Conversely, involuntary action, or automatism, is a defense separate and distinct from
involuntary intoxication, and is a defense to driving while intoxicated. See Mendenhall, 77
S.W.3d at 818 n.4. As explained in Mendenhall, the voluntary act construct “is sometimes
explained on the ground that such a person could not have the requisite mental state for
commission of the crime [but] the better rationale is that the individual has not engaged in a
voluntary act.” Id. (quoting W. Lafave and A. Scott, Substantive Criminal Law, § 4.9 (1986)).
APPLICATION OF LAW TO FACTS
The evidence shows appellant flipped his vehicle after driving erratically on the President
George Bush Turnpike, ending the journey with his van upside down and his body strapped in
with safety belts. A police witness testified appellant exhibited common signs of intoxication.

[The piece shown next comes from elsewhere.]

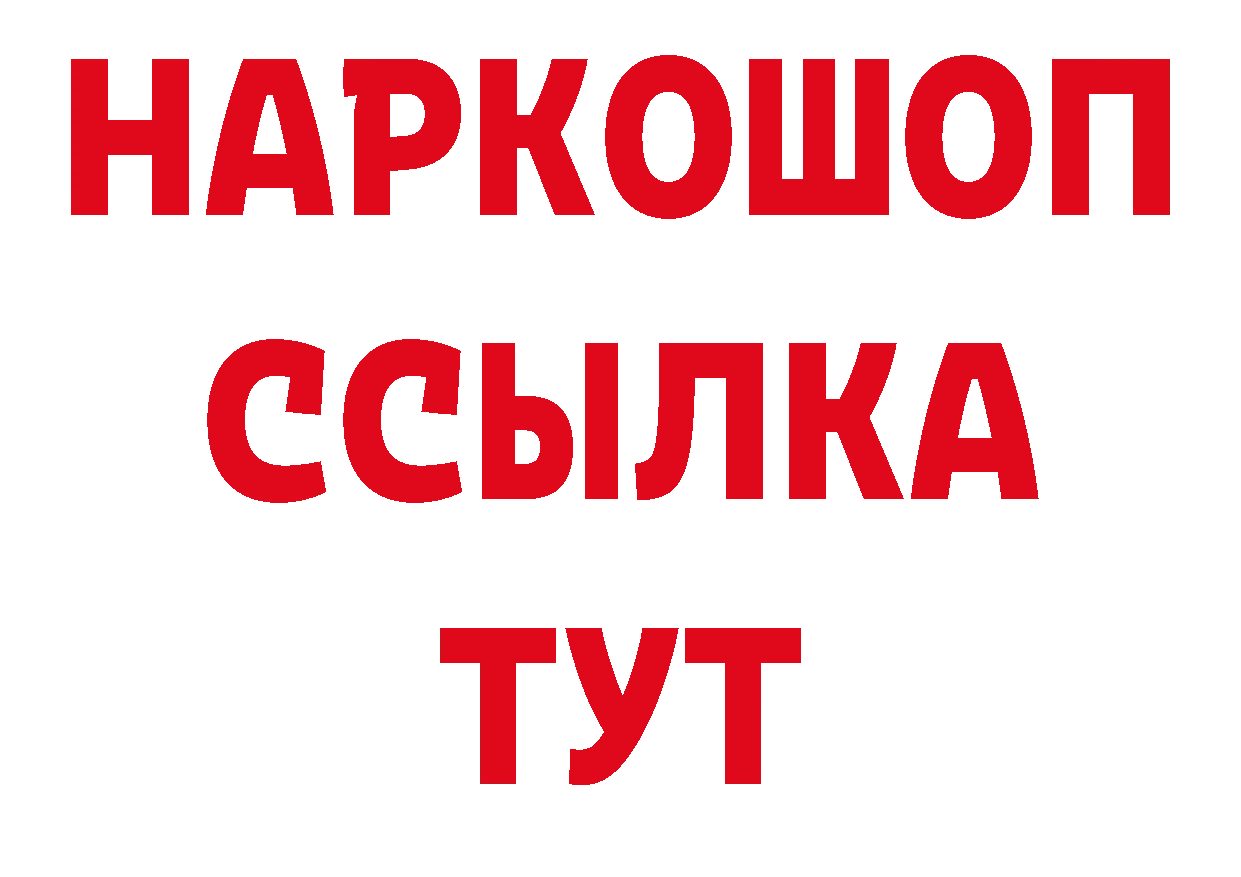 НАРКОШОП
ССЫЛКА
ТУТ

Two civilian witnesses described appellant as “woozy” and “disoriented,” but able to answer
questions. Voelz testified appellant freely answered questions in a police interview room and
answered them cogently. This is significant because Shotwell testified that a person who was
sleepwalking would only be able to answer questions very simplistically or whimsically.
Additionally, appellant told Shotwell that he rarely drank alcoholic beverages, but he admitted to
–5– Voelz that he drank one Mike’s Hard Lemonade on the night in question, and there were other
bottles of it in the vehicle at that time.

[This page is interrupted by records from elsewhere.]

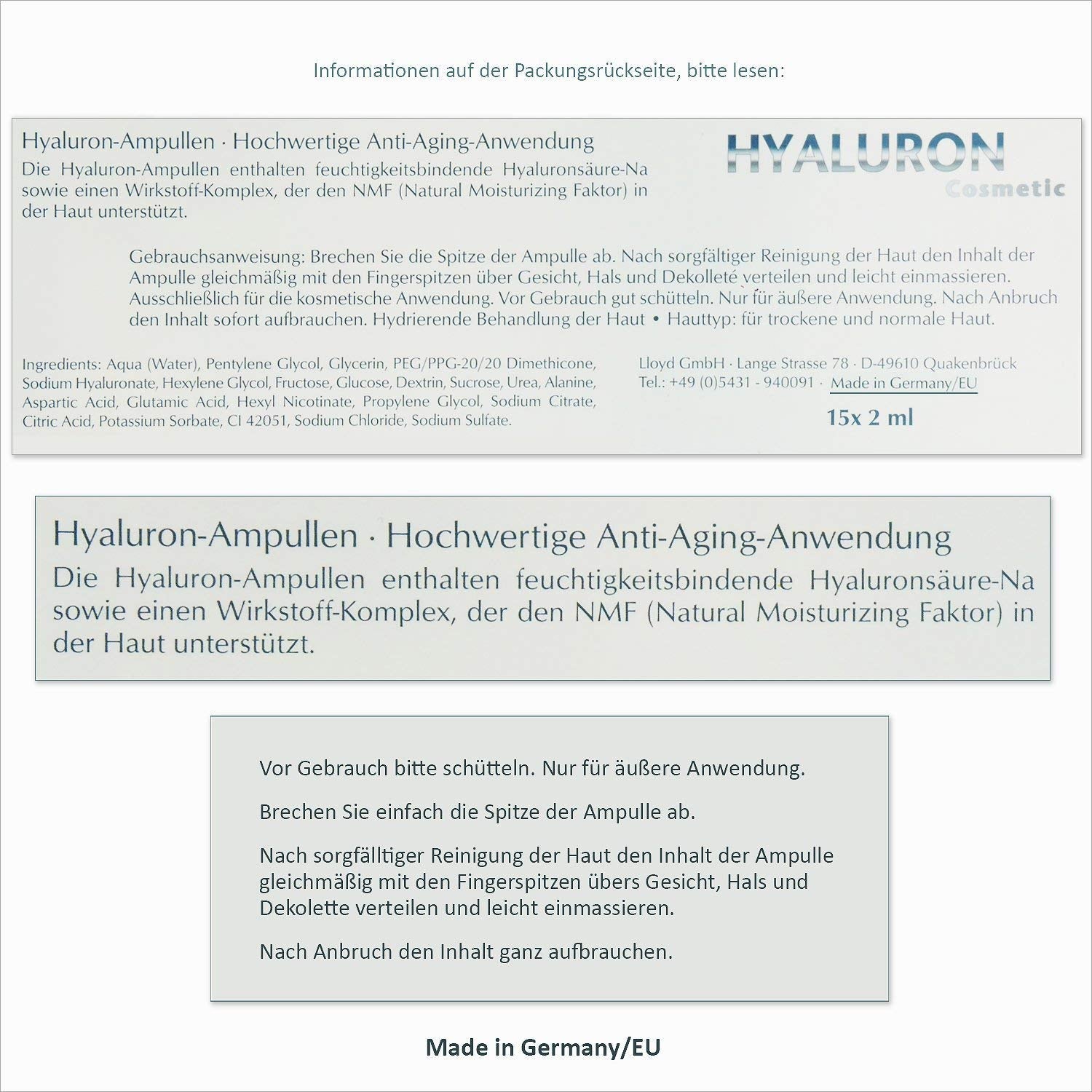 Informationen auf der Packungsrückseite, bitte lesen:

Hyaluron-Ampullen · Hochwertige Anti-Aging-Anwendung
Die Hyaluron-Ampullen enthalten feuchtigkeitsbindende Hyaluronsäure-Na sowie einen Wirkstoff-Komplex, der den NMF (Natural Moisturizing Faktor) in der Haut unterstützt.

HYALURON
Cosmetic

Gebrauchsanweisung: Brechen Sie die Spitze der Ampulle ab. Nach sorgfältiger Reinigung der Haut den Inhalt der Ampulle gleichmäßig mit den Fingerspitzen über Gesicht, Hals und Dekolleté verteilen und leicht einmassieren. Ausschließlich für die kosmetische Anwendung. Vor Gebrauch gut schütteln. Nur für äußere Anwendung. Nach Anbruch den Inhalt sofort aufbrauchen. Hydrierende Behandlung der Haut • Hauttyp: für trockene und normale Haut.

Ingredients: Aqua (Water), Pentylene Glycol, Glycerin, PEG/PPG-20/20 Dimethicone, Sodium Hyaluronate, Hexylene Glycol, Fructose, Glucose, Dextrin, Sucrose, Urea, Alanine, Aspartic Acid, Glutamic Acid, Hexyl Nicotinate, Propylene Glycol, Sodium Citrate, Citric Acid, Potassium Sorbate, CI 42051, Sodium Chloride, Sodium Sulfate.

Lloyd GmbH · Lange Strasse 78 · D-49610 Quakenbrück
Tel.: +49 (0)5431 - 940091 · Made in Germany/EU

15x 2 ml

Hyaluron-Ampullen · Hochwertige Anti-Aging-Anwendung
Die Hyaluron-Ampullen enthalten feuchtigkeitsbindende Hyaluronsäure-Na sowie einen Wirkstoff-Komplex, der den NMF (Natural Moisturizing Faktor) in der Haut unterstützt.

Vor Gebrauch bitte schütteln. Nur für äußere Anwendung.

Brechen Sie einfach die Spitze der Ampulle ab.

Nach sorgfälltiger Reinigung der Haut den Inhalt der Ampulle gleichmäßig mit den Fingerspitzen übers Gesicht, Hals und Dekolette verteilen und leicht einmassieren.

Nach Anbruch den Inhalt ganz aufbrauchen.

Made in Germany/EU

Appellant appeared lucid on the DWI video according to the trial court who viewed same
as fact finder. Shotwell conceded that her opinion was based largely on speculation and on
appellant’s representations to her. According to Shotwell, appellant might have been
sleepwalking when he initially consumed alcohol, and he was in an alcohol-induced blackout for
the remainder of the night. Shotwell’s opinion obviously contradicts appellant’s testimony that
he could not recall the events of the incident because he was sleepwalking and asleep for
eighteen consecutive hours.
The trial court, as sole judge of the credibility of the witnesses, was free to accept or
reject any or all of the testimony it heard. See Lancon, 253 S.W.3d at 707. We conclude the
evidence shows beyond a reasonable doubt that appellant voluntarily drove and operated a motor
vehicle on a public highway in Dallas County, Texas while under the influence of alcohol.
Appellant’s sole point of error is overruled.
The judgment of the trial court is affirmed.
/Charles F. Campbell/ CHARLES F. CAMPBELL JUSTICE, ASSIGNED
Do Not Publish TEX. R. APP. P. 47
120881F.U05
–6– S Court of Appeals Fifth District of Texas at Dallas JUDGMENT
RONALD LYNN COX, Appellant On Appeal from the County Criminal Court No. 4, Dallas County, Texas No. 05-12-00881-CR V. Trial Court Cause No. MB10-25500-E. Opinion delivered by Justice Campbell. THE STATE OF TEXAS, Appellee Justices Evans and Lewis participating.
Based on the Court’s opinion of this date, the judgment of the trial court is AFFIRMED.
Judgment entered this 27th day of August, 2013.